You are arguing over a cell phone while trailing an unmarked police car by 25.0 m; both your car and the police car are traveling at 110 km/h. Your argument diverts your attention from the police car for 2.0 s (long enough for you to look at the phone and yell,“I won't do that!”). At the beginning of that 2.0 s, the police officer begins braking suddenly at 5.00 m/s2. (a) What is the separation between the two cars when your attention finally returns? Suppose that you take another 0.400 s to realize your danger and begin braking. (b) If you too brake at 5.00 m/s2, what is your speed (in km/h) when you hit the police car?

## Homework Equations

[tex] v^2 =u^2 +2as, s=ut +\frac{1}{2} at^2 [/tex]

## The Attempt at a Solution

I solved the first part. I get the wrong results for part b) because I think I'm making calculation mistakes. The way how I tried to solve it is by making the distances traveled equal.

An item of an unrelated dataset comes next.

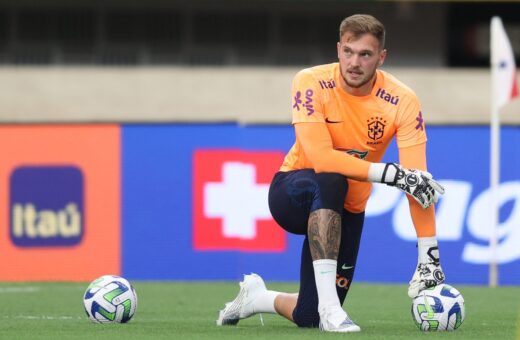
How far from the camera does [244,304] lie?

From [tex] s=ut +\frac{1}{2} at^2 [/tex] where [tex] a=\frac{-5m}{s^2} [/tex]$ we have that since I start breaking [tex]2.4s[/tex] later than the police car, I must travel a distance [tex]s=u(t-2.4) +\frac{1}{2}at^2 [/tex] whilst the police car travels a distance [tex]s'=ut +\frac{1}{2}at^2 [/tex]. Since we crash, we must have [tex] s=s' [/tex]... this way finding [tex] t [/tex] and [tex] s [/tex], and from there using [tex] v^2 =u^2 +2as [/tex] we find [tex] v [/tex]

P.S. The LaTeX looks weird.